Judge Chen sentenced Ms. Judd to 2 years’ imprisonment.

[27]        Ms. Narraway also referred me to:

a.            R v. Dunkers 2014 BCSC 1316; [2014] BCJ No. 1953, in which Justice Gaul sentenced Ms. Dunkers to 5 years’ imprisonment for embezzling a little over $200,000 from a charitable society which employed her as its bookkeeper.

b.            R v. McKinnon 2005 ABQB 8; 2005 ABCA 8 (CanLII), [2005] AJ No. 12, in which the Court of Appeal set aside a conditional sentence for a bookkeeper with a lengthy record of offences of dishonesty and substituted a custodial sentence of one year for embezzling about $61,000 from a private-sector employer.

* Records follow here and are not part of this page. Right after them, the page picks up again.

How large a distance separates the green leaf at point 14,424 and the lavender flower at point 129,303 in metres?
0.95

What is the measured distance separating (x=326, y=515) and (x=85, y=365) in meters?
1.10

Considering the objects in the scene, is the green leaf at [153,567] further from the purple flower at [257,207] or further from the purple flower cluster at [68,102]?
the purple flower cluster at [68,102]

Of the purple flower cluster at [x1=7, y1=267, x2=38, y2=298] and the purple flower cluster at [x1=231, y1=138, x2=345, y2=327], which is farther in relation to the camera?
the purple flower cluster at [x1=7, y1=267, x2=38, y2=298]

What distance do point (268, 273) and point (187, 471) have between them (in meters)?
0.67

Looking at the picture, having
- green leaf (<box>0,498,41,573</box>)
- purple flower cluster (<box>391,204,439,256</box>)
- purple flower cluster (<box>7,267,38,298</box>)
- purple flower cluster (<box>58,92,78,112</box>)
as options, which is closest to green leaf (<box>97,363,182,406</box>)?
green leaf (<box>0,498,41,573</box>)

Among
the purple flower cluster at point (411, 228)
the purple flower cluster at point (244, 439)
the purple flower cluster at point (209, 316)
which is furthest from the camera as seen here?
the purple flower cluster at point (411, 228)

[28]        Having regard to the relatively small amount stolen by Ms. Steen, I think that a fit sentence in this case would be 4 months’ imprisonment.

Probation

[29]        Counsel agree that a period of probation is appropriate.  I impose a period of 2 years’ probation on the following conditions.  Ms. Steen must:

a.            keep the peace and be of good behaviour and attend court when required to do so by the court;

b.            report in person to a probation officer within 96 hours of her release from custody and report thereafter as and when directed by her probation officer;

c.            provide her probation officer with her residential address and not change that address without prior notice to her probation officer;

d.            not be found on the premises of any licensed casino;

e.            when applying for employment, provide a copy of these reasons for judgment to each prospective employer to whom she applies;

f.              not apply for or accept any volunteer position with any charitable or non-profit society unless she has first provided a copy of these reasons for judgment to the society;

g.            attend, participate in and successfully complete any counselling program to which she is referred by her probation officer.

Restitution

[30]        There will also be a restitution order in favour of the Society, pursuant to section 738 of the Criminal Code, in the amount of $17,059.56.